## Supplied passage
****

The Center for Medicare and Medicaid Services (CMS) estimates approximately 16 million more people have signed up for Medicaid in October 2016 compared to October 2013. Not all of these people have signed up via the Medicaid expansion. Most states have seen a significant “woodworker” effect where people who were eligible but not signed up for Legacy Medicaid (SSI/TANF eligibility categories) were motivated to investigate their health insurance options due to the increased public salience of health insurance. Once they contacted the system, they were determined to be eligible for Legacy Medicaid.
Individual Qualified Health Plan (QHP) — This is the primary element of what people think of when they think of the ACA. This is the exchanges. This is the premium tax credits. This is cost sharing reduction subsidies. This is the area of guarantee issue, community rated coverage where everyone can buy a policy without regard to their health status during open enrollment. It is also the area where a single major finance element is needed, the individual mandate tax is used as a cudgel to get low cost and relatively healthy people into the risk pool.

****

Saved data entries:
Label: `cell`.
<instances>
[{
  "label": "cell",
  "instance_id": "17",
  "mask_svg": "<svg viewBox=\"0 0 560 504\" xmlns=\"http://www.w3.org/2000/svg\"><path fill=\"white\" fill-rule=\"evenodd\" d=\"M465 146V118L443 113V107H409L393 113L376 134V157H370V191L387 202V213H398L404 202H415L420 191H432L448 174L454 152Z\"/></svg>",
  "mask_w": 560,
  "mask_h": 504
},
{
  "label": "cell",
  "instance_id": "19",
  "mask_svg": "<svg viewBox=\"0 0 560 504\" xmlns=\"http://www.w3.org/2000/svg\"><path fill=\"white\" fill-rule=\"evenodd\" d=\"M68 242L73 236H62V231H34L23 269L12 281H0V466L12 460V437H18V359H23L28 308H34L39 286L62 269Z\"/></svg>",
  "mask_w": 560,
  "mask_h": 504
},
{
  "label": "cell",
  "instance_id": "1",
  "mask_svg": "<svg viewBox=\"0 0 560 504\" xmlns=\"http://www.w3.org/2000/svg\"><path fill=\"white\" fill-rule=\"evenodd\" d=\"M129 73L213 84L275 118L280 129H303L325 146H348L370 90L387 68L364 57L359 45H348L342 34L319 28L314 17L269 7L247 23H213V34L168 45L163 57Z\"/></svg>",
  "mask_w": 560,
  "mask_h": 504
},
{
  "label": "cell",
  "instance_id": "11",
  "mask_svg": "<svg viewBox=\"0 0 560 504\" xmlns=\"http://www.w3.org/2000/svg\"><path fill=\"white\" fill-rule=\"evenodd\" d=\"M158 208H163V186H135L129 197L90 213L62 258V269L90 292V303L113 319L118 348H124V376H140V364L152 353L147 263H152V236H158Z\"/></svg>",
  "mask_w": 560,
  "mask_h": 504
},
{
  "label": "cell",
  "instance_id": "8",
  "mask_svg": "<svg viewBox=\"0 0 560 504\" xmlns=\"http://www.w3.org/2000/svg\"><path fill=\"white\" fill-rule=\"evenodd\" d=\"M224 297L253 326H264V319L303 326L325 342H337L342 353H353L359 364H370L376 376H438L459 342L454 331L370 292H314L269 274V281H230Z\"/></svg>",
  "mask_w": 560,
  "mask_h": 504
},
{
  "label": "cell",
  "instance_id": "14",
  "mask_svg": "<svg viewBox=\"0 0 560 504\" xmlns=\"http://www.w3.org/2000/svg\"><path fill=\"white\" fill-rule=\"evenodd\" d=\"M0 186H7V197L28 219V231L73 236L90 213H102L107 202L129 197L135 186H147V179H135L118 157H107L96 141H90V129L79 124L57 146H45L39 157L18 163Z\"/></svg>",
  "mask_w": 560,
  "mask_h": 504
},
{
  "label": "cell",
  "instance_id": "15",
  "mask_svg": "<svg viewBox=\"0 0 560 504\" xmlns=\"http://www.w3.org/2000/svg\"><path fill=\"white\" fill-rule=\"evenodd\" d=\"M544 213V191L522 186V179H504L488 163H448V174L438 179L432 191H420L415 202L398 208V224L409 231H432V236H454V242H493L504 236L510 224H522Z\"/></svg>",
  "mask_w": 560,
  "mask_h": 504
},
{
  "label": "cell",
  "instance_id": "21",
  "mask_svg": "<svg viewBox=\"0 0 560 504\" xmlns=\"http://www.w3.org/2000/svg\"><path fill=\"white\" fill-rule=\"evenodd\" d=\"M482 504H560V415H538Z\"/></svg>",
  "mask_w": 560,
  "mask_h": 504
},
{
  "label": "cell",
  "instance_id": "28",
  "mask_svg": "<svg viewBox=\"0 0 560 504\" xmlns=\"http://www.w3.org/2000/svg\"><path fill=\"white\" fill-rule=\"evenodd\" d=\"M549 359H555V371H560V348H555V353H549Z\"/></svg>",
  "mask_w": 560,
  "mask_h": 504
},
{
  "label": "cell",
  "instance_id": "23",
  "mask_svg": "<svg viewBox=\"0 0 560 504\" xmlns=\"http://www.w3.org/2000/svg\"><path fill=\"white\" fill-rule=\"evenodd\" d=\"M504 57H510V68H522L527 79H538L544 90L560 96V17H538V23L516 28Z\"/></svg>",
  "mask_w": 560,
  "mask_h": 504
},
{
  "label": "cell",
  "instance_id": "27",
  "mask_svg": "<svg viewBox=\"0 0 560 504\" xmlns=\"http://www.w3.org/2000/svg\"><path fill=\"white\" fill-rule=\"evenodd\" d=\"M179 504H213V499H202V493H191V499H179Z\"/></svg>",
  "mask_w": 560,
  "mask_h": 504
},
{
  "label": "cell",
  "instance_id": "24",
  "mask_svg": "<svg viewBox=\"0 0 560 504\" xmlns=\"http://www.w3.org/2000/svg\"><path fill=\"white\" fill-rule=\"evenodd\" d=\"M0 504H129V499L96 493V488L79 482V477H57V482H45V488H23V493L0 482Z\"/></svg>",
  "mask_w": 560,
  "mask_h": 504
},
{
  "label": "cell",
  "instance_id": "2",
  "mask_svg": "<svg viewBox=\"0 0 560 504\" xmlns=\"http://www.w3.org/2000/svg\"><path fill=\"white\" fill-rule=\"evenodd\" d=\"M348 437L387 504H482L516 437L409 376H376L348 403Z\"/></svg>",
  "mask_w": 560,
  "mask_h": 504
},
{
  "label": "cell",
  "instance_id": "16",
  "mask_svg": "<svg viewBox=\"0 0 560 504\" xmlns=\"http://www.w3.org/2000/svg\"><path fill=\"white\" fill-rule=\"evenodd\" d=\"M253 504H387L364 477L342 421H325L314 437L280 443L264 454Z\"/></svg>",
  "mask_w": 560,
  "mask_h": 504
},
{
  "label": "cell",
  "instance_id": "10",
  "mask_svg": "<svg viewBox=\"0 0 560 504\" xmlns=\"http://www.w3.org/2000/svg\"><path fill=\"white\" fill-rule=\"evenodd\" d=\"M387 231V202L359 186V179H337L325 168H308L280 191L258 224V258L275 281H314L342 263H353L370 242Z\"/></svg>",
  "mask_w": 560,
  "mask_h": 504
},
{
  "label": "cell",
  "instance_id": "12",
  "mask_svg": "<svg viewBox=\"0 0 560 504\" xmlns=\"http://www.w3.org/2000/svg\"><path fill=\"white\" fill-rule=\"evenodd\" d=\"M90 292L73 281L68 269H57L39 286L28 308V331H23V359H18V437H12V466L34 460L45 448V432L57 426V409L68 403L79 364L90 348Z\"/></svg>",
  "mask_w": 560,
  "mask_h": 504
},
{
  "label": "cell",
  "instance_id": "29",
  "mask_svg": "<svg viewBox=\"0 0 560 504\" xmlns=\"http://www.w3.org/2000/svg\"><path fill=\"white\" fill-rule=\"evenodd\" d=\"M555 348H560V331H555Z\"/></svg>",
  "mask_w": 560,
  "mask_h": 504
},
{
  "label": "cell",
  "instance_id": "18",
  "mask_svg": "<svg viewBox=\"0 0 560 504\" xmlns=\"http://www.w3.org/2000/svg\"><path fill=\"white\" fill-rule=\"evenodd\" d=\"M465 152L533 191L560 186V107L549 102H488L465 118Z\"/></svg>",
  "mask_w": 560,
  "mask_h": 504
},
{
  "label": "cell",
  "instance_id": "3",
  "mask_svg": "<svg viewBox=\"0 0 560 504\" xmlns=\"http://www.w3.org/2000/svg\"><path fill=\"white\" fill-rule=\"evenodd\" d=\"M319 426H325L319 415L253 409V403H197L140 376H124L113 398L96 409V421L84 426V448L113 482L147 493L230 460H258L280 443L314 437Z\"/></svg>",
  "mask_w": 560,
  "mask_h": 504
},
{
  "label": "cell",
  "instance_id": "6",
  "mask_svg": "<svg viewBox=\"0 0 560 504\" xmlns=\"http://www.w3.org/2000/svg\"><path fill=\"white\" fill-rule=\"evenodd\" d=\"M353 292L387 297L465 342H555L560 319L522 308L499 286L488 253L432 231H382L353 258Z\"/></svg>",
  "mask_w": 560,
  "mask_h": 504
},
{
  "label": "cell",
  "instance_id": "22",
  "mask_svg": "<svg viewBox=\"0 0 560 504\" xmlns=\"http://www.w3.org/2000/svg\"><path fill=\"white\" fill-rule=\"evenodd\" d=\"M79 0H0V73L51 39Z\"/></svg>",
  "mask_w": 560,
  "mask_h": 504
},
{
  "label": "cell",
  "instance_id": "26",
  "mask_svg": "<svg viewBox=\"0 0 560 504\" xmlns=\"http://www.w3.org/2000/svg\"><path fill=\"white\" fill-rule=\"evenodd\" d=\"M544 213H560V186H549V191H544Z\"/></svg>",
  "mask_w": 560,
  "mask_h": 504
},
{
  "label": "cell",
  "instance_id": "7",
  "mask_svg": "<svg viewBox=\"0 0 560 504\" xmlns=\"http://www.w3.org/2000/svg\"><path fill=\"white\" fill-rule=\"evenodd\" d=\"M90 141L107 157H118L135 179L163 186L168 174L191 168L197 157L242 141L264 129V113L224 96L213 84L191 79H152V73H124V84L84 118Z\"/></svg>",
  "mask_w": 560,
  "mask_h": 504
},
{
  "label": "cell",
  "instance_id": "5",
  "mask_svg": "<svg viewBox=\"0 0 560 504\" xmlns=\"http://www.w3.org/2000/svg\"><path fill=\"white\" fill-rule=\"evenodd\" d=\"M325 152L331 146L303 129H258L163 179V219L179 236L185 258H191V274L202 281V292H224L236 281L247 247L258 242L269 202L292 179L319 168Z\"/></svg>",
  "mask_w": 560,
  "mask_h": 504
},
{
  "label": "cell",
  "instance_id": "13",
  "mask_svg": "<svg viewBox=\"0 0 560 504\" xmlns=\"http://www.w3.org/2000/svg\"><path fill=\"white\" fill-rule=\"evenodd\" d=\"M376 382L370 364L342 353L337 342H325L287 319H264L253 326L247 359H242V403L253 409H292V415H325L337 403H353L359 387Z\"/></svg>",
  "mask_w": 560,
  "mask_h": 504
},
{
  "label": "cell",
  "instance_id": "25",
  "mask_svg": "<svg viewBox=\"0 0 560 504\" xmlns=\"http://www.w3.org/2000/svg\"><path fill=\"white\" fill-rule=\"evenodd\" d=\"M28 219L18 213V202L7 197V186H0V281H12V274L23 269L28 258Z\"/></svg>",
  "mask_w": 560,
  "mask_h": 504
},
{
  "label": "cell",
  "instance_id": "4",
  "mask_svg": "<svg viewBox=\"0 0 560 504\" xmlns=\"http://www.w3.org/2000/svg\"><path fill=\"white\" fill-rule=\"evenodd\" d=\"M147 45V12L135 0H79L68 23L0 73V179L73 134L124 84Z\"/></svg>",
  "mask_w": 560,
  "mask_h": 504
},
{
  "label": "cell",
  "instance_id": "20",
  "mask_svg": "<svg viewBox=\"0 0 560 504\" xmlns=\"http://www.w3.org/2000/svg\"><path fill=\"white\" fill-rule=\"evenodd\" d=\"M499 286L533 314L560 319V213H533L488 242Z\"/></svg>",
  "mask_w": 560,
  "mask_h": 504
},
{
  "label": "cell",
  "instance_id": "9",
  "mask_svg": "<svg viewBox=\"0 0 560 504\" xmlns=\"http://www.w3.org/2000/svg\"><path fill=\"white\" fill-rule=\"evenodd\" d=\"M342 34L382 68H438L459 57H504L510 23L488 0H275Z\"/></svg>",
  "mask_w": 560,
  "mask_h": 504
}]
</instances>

****

## Required action A
List every abbreviation used in the passage on Medicaid and the ACA.
## Required action B
Carry on the passage on Medicaid and the ACA from its final sentence.

## Task output A
CMS, SSI, TANF, QHP, ACA

## Task output B
There are two elements here. The first element is the on-Exchange population. It is Healthcare.gov or CoveredCalifornia or any of the other state based exchanges. People who buy on Exchange are able to receive whatever subsidies that they are eligible for. CMS expects about 13.8 million people to effectuate an on-Exchange policy during the 2017 Open enrollment period. Attrition occurs every year as the individual market is a holding area for a significant portion of the buyers.
The off-Exchange universe has no subsidies attached to the purchase of health insurance but otherwise it is fairly similar structurally to the on-Exchange elements. The Congressional Budget Office expects approximately 9 million people to be covered by off-Exchange policies in 2017.
Individual Mandate as a component of the QHP market
Vox (as always) has a good explainer:
The penalty for not carrying coverage in 2015 is $395 or 2 percent of income, whichever is greater. In 2016, it rises to $695 or 2.5 percent of income. The federal government recoups this penalty via the tax filing process (this calculator tells you how much you would pay).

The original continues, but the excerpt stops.